Replacing cell value assignment loops with single array assignments in VBA

If you’re shifting large amounts of data around between VBA variables and Excel worksheets, there are substantial performance gains that can be achieved by making relatively straightforward changes to your VBA, especially if you’re faced with code similar to the following:

Dim i, j, columns, rows As Integer
columns = 50
rows = 50

For i = 1 To columns
    For j = 1 To rows
        Sheets("RandomValues").Cells(j, i).Value = Rnd
    Next j
Next i

If the intention is to simply move data from VBA to a worksheet in a single, atomic operation, the very first (and simplest) performance optimization is to switch off automatic recalculation before entering the loop:

Dim i, j, columns, rows As Integer
columns = 50
rows = 50

Application.Calculation = xlManual

For i = 1 To columns
    For j = 1 To rows
        Sheets("RandomValues").Cells(j, i).Value = Rnd
    Next j
Next i

Application.Calculation = xlCalculationAutomatic

In the above case of generating 2,500 (in this case, random) values in VBA and writing them out to the RandomValues sheet, switching off automatic recalculation reduced the mean runtime over five runs from 35.22s (standard deviation [SD] = 0.367s) to 0.270s (SD = 0.010s), a performance improvement of just over two orders of magnitude.

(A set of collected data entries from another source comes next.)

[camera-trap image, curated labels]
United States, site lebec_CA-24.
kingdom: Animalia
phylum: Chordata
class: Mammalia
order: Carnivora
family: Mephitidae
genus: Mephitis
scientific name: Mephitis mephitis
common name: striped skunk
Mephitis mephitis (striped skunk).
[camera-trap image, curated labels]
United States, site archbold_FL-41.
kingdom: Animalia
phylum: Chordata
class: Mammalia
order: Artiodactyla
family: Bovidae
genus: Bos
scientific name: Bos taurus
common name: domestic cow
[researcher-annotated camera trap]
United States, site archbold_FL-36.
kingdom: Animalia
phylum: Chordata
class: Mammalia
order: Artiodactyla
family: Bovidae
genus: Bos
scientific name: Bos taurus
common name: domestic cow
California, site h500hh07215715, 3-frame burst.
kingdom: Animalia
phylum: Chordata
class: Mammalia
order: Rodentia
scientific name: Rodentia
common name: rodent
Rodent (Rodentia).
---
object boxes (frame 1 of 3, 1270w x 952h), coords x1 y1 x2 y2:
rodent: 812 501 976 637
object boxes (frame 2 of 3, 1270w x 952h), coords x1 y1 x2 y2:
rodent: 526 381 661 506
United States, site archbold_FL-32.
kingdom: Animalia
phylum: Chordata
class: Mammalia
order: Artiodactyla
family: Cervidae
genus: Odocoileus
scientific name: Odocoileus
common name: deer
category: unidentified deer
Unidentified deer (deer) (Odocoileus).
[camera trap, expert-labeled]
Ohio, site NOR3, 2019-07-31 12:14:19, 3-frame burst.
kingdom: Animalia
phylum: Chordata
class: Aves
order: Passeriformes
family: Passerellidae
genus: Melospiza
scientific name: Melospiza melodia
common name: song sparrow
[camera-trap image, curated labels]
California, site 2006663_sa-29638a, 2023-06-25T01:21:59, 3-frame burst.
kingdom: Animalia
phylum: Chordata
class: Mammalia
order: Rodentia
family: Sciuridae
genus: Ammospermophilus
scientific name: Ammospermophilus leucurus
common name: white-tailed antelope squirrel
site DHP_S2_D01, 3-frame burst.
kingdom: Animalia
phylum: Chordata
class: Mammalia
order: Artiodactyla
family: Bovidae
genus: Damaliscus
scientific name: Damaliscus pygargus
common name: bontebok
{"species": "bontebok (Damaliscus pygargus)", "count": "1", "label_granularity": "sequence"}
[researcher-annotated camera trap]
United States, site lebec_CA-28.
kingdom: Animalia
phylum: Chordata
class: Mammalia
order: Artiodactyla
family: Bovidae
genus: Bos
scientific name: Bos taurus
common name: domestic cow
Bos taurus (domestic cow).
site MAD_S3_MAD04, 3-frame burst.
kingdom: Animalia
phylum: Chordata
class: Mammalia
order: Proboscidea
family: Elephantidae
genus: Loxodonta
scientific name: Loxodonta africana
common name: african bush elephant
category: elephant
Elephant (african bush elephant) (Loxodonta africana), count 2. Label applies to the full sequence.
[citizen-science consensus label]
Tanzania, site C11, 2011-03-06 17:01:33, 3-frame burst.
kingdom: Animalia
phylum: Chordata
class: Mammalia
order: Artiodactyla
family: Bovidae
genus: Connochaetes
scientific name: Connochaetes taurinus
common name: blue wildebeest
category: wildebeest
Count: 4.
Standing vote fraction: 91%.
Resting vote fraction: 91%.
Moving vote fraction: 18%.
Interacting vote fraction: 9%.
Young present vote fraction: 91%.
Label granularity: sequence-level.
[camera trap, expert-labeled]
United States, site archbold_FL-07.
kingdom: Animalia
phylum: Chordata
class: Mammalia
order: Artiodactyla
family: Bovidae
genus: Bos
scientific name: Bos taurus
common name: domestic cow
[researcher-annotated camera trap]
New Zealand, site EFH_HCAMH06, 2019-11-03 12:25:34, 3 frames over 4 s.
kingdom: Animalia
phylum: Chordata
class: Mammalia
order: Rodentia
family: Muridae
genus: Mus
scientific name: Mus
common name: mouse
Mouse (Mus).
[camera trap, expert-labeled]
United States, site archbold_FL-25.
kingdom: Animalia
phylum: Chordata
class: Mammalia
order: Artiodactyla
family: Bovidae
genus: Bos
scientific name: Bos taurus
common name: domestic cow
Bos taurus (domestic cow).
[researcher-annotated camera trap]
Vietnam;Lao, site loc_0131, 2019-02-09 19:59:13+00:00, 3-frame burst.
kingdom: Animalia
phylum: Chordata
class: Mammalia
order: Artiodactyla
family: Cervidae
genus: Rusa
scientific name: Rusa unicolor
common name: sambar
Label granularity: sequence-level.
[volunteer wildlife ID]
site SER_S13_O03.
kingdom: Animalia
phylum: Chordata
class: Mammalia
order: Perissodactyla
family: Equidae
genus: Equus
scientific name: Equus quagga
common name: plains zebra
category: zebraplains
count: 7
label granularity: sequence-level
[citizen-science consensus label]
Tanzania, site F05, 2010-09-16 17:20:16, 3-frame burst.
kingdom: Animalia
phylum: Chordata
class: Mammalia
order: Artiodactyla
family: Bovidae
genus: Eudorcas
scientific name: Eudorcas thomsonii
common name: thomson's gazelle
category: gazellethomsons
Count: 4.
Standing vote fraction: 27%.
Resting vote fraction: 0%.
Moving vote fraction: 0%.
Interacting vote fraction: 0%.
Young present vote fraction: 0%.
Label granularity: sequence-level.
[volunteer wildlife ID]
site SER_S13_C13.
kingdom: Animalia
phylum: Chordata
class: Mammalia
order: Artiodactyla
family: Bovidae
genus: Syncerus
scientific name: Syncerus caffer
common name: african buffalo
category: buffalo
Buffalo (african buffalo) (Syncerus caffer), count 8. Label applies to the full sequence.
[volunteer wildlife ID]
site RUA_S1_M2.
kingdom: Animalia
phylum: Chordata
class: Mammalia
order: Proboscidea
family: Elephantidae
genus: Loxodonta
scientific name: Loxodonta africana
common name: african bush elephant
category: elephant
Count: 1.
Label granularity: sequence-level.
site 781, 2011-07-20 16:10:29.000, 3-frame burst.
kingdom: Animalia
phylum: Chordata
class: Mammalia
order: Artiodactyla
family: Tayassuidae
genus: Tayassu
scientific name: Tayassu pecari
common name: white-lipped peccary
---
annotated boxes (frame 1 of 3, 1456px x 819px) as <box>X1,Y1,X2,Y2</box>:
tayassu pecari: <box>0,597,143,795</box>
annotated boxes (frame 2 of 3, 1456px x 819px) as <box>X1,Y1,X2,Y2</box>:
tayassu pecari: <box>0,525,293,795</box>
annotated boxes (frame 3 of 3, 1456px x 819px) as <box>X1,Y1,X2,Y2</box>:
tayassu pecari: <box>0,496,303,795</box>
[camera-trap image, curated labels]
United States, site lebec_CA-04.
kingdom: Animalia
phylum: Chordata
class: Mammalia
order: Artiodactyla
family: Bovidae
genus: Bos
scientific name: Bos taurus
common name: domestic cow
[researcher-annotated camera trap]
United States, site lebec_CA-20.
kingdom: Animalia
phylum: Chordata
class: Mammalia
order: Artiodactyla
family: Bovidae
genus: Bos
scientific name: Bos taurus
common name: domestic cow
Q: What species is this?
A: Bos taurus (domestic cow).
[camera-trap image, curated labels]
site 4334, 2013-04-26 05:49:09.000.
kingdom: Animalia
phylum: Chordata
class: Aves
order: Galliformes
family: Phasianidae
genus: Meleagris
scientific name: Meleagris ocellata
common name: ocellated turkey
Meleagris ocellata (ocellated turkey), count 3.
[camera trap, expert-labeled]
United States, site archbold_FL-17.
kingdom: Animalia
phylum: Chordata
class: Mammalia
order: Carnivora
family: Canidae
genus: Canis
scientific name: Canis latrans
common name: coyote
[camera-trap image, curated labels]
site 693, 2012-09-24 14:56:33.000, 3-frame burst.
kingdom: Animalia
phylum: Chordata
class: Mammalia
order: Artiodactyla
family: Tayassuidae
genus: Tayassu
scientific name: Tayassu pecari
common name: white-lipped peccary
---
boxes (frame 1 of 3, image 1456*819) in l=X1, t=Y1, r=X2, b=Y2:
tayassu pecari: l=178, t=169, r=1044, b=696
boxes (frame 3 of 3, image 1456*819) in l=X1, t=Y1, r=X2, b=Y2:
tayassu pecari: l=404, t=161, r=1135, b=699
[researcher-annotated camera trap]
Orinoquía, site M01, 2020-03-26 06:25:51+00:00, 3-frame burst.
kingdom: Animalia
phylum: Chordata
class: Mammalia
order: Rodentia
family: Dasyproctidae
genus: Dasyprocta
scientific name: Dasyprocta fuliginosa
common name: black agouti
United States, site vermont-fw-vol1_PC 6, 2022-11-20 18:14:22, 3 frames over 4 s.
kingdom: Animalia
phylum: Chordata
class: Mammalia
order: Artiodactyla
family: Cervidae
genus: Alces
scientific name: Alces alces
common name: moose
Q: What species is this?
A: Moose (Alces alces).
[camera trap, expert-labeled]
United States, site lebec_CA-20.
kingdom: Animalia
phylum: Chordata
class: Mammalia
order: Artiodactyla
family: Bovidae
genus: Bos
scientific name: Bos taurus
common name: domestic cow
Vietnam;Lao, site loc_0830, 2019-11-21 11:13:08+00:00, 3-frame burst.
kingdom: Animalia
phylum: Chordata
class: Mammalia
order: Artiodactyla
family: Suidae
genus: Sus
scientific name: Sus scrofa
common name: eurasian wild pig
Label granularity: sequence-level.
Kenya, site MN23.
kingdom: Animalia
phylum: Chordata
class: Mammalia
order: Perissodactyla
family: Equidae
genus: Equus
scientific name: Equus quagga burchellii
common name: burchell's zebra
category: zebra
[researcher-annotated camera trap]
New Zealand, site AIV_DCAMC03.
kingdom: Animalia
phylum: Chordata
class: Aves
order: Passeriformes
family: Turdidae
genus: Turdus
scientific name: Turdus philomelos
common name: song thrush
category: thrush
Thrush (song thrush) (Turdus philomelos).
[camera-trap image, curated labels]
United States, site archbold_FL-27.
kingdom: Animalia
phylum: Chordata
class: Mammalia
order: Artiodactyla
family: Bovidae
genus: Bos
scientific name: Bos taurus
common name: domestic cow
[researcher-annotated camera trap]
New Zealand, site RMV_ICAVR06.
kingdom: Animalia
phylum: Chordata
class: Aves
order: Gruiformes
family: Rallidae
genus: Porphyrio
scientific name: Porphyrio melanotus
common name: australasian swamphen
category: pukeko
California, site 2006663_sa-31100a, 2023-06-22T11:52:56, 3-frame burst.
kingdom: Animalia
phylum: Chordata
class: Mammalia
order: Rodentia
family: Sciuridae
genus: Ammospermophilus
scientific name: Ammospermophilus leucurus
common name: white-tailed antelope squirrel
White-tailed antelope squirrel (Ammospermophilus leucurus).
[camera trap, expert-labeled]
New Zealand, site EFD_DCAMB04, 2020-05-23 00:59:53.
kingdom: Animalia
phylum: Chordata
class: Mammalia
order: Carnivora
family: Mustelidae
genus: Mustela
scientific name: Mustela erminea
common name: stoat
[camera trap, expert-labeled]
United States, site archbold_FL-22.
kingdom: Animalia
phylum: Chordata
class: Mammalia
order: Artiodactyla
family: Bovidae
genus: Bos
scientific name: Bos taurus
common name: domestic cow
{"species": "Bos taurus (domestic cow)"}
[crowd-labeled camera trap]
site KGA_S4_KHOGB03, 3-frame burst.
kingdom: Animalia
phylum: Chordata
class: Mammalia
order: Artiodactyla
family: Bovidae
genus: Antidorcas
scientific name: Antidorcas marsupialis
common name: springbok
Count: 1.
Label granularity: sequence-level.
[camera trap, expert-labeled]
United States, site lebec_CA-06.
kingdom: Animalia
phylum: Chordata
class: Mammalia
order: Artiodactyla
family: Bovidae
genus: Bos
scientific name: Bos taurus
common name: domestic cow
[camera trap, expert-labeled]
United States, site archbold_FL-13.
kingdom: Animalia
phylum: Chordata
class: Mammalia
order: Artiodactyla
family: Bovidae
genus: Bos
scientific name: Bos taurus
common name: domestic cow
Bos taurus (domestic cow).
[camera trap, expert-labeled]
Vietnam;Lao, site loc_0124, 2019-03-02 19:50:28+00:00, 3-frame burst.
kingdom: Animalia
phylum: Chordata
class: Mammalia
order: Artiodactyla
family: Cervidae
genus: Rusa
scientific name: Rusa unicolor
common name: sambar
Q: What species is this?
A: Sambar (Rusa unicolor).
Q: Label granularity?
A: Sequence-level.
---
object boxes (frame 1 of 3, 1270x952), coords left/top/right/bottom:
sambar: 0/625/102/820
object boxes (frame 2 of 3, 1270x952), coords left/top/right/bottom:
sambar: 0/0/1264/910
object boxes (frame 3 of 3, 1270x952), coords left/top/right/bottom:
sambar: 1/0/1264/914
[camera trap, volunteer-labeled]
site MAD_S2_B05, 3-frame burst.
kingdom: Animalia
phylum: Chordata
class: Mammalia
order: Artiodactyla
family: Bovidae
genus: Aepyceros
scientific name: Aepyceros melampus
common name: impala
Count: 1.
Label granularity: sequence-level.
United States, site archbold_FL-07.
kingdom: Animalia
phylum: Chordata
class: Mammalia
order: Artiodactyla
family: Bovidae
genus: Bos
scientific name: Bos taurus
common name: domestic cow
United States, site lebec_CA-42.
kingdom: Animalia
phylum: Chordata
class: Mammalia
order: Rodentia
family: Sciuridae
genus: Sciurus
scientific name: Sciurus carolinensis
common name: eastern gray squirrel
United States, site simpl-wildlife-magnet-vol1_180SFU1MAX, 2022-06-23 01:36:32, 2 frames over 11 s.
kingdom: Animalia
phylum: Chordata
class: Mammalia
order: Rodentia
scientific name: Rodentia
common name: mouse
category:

But what happens if we increase the number of values to, say, 250,000 in a 500×500 grid? In this case, even with automatic recalculation switched off, we see the runtime of the above code increasing roughly linearly back up to 26.62s (SD = 0.317s). The major bottleneck has now shifted to the cell value assignment, which is being called 250,000 times in the inner loop. The easiest way to alleviate this is to assign the values to an array in the inner loop, then assign the array directly to the desired range:

Option Base 1

Dim i, j, columns, rows As Integer
Dim values() As Double
columns = 500
rows = 500

Application.Calculation = xlManual

ReDim values(rows, columns)

For i = 1 To columns
    For j = 1 To rows
        values(j, i) = Rnd
    Next j
Next i

With Sheets("RandomValues")
    .Range(.Cells(1, 1), .Cells(rows, columns)).Value = values
End With

Application.Calculation = xlCalculationAutomatic

This once again gives us a performance improvement in excess of two orders of magnitude relative to the manual calculation single-cell assignment loop. With 100x more values than in the first two examples, the runtime dropped back down to 0.138s (SD = 0.004s). Since the VBA is no longer interacting with the worksheet in the inner loop, we could actually leave automatic recalculation on in this final example, although there is still a slight performance hit relative to switching on manual recalculation: leaving automatic recalculation on increased the runtime to 0.163s (SD = 0.004s).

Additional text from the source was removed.